> PASSAGE SHOWN:
========

So It looks like the $1$-chains that ought to be cycles have a boundary of $0$, whereas the others have nonzero boundary. This should make some sense, since remember that the boundary of a $1$-simplex is its second vertex minus its first vertex. So if the edges of a chain follow a natural path, i.e., the chain is of the form

$$\sigma = [v_0, v_1] + [v_1, v_2] + [v_2, v_3] + \cdots + [v_{n-2}, v_{n-1}] + [v_{n-1}, v_n]$$

then the terms in its boundary will telescope and only the extreme points will remain. That is,

$$\begin{align}
\partial_1(\sigma) &= \partial_1([v_0, v_1] + [v_1, v_2] + [v_2, v_3] + \cdots +[v_{n-2}, v_{n-1}] + [v_{n-1}, v_n]) \\[.5em]
&= \partial([v_0, v_1]) + \partial([v_1, v_2]) + \partial([v_2, v_3]) + \cdots + \partial([v_{n-2}, v_{n-1}]) + \partial([v_{n-1}, v_n]) \\[.5em]
&= (v_1-v_0) + (v_2-v_1) + (v_3-v_2) + \cdots + (v_{n-1}-v_{n-2}) + (v_n-v_{n-1}) \\[.5em]
&= -v_0 + (v_1-v_1) + (v_2-v_2) + \cdots + (v_{n-1}-v_{n-1}) + v_n\\[.5em]
&= -v_0 + v_n.
\end{align}$$

If it happens that the chain is also closed, then its first and last vertices are the same. That is, $v_0=v_n$, and so $\partial_1(\sigma)=0$. That means that any cycle is in the kernel of the boundary map! It thus makes sense to make the following definition:

Definition. If $X$ is a simplicial complex with chain groups and boundary operators

$$\cdots\xrightarrow{\partial_{n+1}} C_n(X)\xrightarrow{\partial_n} C_{n-1}(X)\xrightarrow{\partial_{n-1}}\cdots\xrightarrow{\partial_2}C_1(X)\xrightarrow{\partial_1}C_0(X)\xrightarrow{\partial_0}0,$$

then for each natural number $n$, the group of $n$-cycles in $X$ is defined as

$$Z_n(X)=\ker\partial_n.$$

This subgroup consists of all $n$-chains whose boundary is zero. That is, precisely the chains which we called cycles. Since each cycle group $Z_n(X)$ is the kernel of a homomorphism, it is always a normal subgroup of $C_n(X)$.

========

> DATASET CONTENT:
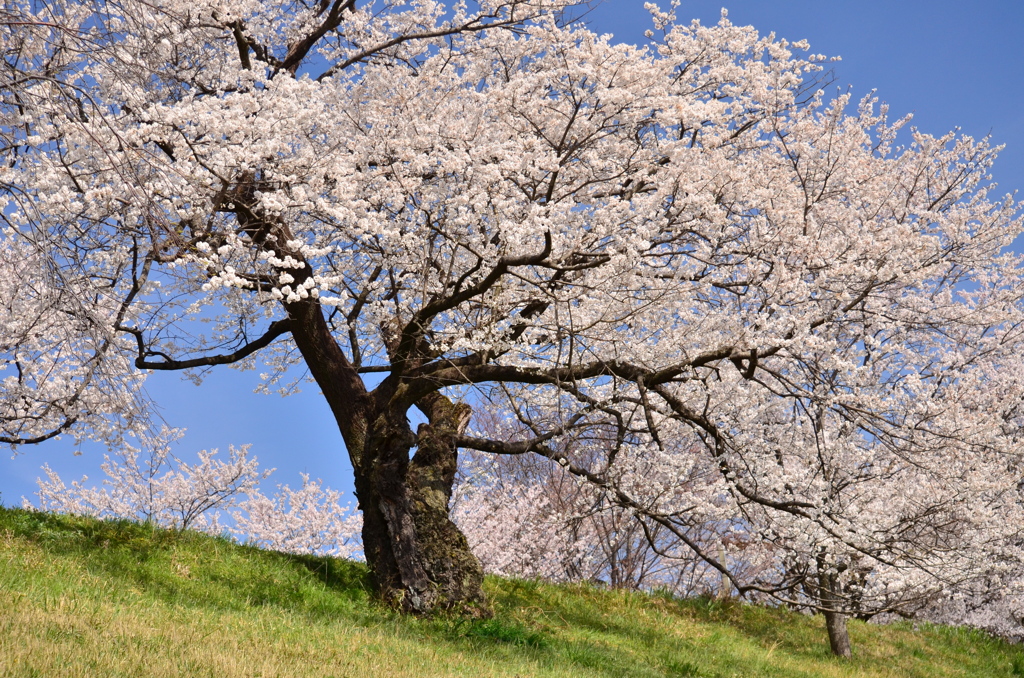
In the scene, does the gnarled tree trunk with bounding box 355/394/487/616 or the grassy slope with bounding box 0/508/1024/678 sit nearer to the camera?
the grassy slope with bounding box 0/508/1024/678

========

> EXERCISE TASKS:
a) In the passage on simplicial chains and cycles, what is the boundary of a $1$-simplex?
b) Carry on the passage on simplicial chains and cycles from the point where it stops.

> WRITTEN RESPONSES:
a) The boundary of a $1$-simplex is its second vertex minus its first vertex.

b)
Remember that the whole point of this endeavor is to identify the holes in our simplicial complex $X$. Intuitively, just from looking at the diagram of $X$, it seems there should only be one hole: that empty region bounded by the edges $e_2$, $e_4$ and $e_3$.

How do we instinctively know this? Because $e_2+e_3+e_4$ is a a cycle in $Z_1(X)$ but it is not the boundary of any $2$-chain in $X$. Those edges could feasibly form the boundary of a $2$-simplex, but there is simply not a $2$-simplex sitting there. That tells us there's a hole in our complex.

On the other hand, $e_0+e_1+e_2$ is a cycle in $Z_1(X)$ and it is the boundary of the $2$-chain $f$, so there is no hole there.

What I'm saying is that holes in $X$ correspond to cycles which are not also the boundary of anything in $X$.

How do we know which chains are also boundaries? Well that's easy! Any boundary of a simplex in $X$ is the image of that simplex under the boundary map.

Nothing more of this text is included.